People behave the way they do for two main reasons – they don’t know any other way of behaving or they believe that that behaviour gets the outcomes they want. Managers are likely to come across at least one employee whose behaviour they don’t like, with whom they don’t see eye to eye, or whom they dislike for some other reason. The challenge resides with managers. Are they flexible enough to bring about desired changes in the employee and the relationship? Here are a few considerations…

1. Try to be tolerant.

The fact that you don’t like certain employees should not be allowed to affect the way you relate to them. You have to be tolerant and positive in your attitude toward such people. Try to adopt a relaxed, confident, easygoing style to demonstrate that you are not put off by people who can be hard to get on with.

2. Practise liking people.

Will Rogers adopted the famous line ‘I never met a man I didn’t like’ as his way of getting on with people.
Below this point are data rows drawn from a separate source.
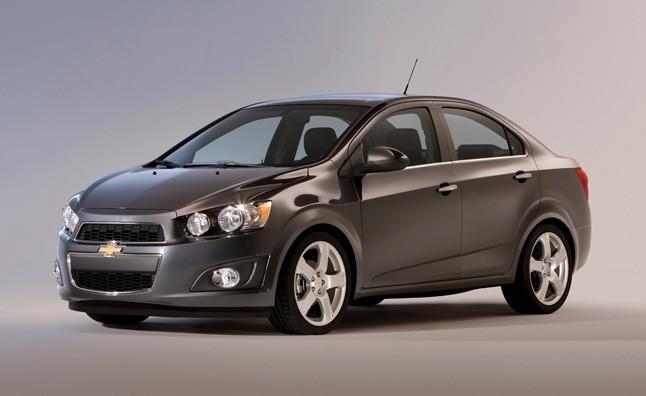 10 chiếc ôtô rẻ nhất năm 2015 tại Mỹ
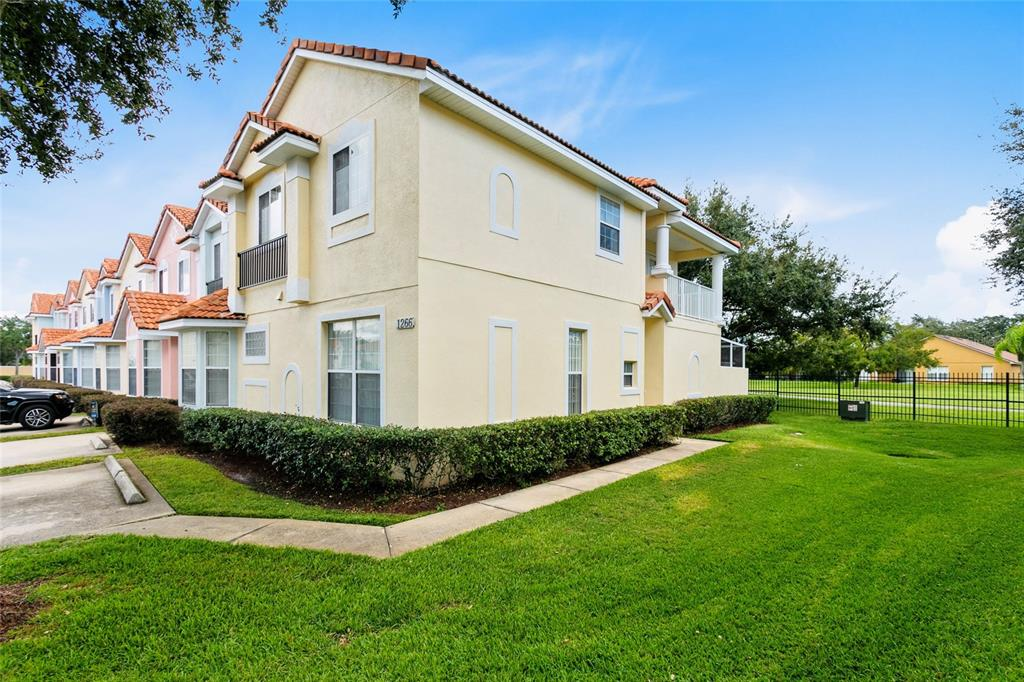 Coveted end unit in the sought after vacation community of Fiesta Key.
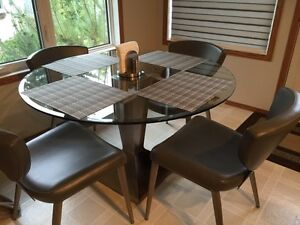 Kitchen dinette set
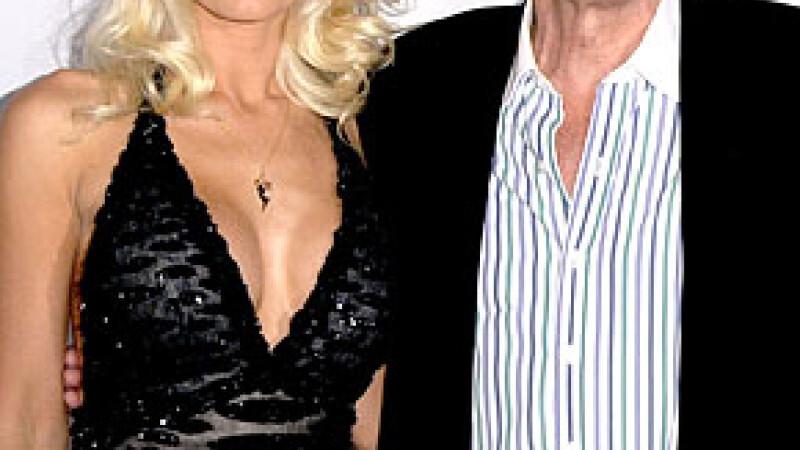 Hugh Hefner si Holly Madison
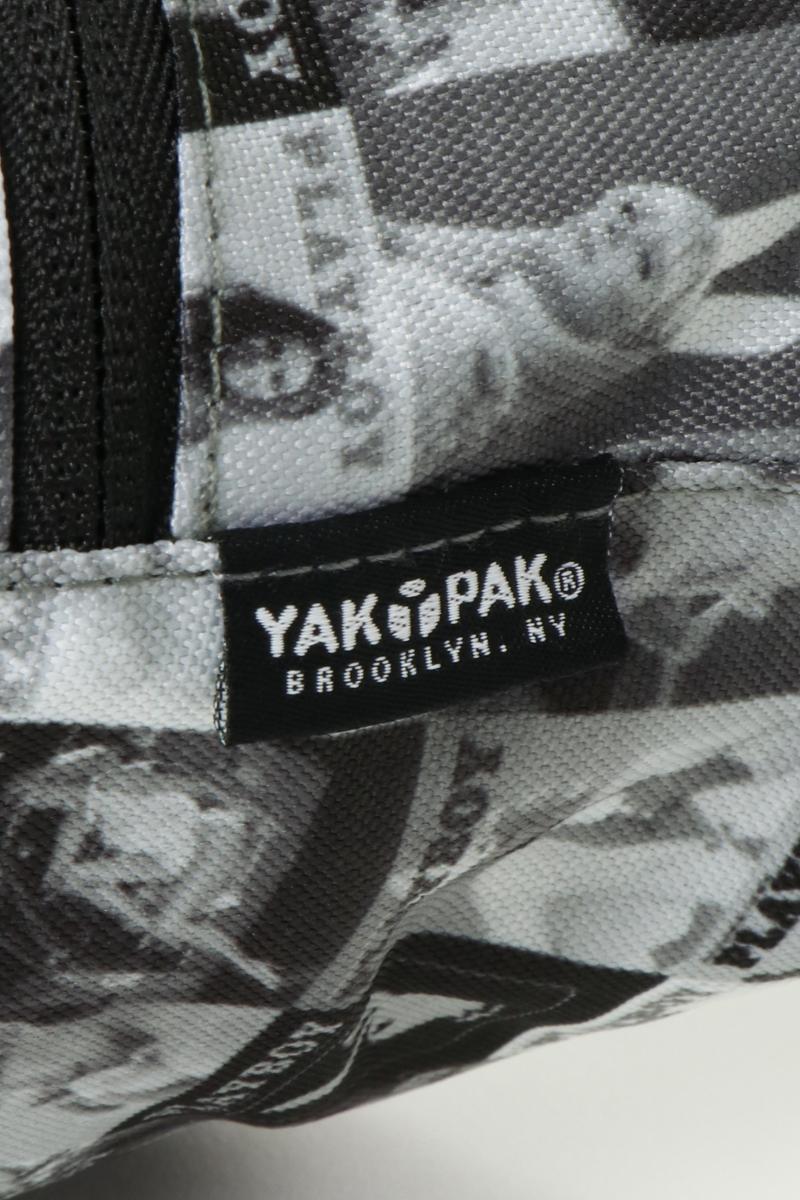 送料無料 YAKPAK×PLAYBOY ボディバッグ ロゴ コラボ 手軽 コンパクトサイズ 柄もの お出かけqpSzMGVU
Other successful ways include these:

  • Create opportunities to recognise an individual’s achievements.
  • Remember people’s names.
  • Treat all people with respect.
  • Concentrate only on the work context.
  • Focus on the person’s good points; don’t be too critical. Remember Richard Burton’s description of Elizabeth Taylor: ‘Her arms are too fat, her legs are too short, she is too big in the bust, she has an incipient double chin, and she has a slight pot belly’. He still married her – twice.

3. Be flexible about how you respond to the behaviour of others.

If you learn to be flexible in the way you react to difficult people, you’ll learn to live with their unpleasantness. The secret is to choose an appropriate response to particular behaviours. For example:

  • If the person always reacts aggressively, give responsibility and encourage ownership.
  • If the person carries a personal grudge, avoid discussions about pet peeves.
  • If the person never admits being in the wrong, avoid direct criticism, sarcasm, and ridicule. Deal with the problem in private.
  • If the person is argumentative, stay calm and cite hard facts and figures to present an alternative position.
  • If the person is overtalkative, have someone ‘interrupt’ you at a prescribed time, or plead another appointment, or start to move away.
  • Practise tact – the ability to rub out another’s faults instead of rubbing them in.
  • For additional examples and advice, consult ‘How to deal with difficult people’ (Topic 122).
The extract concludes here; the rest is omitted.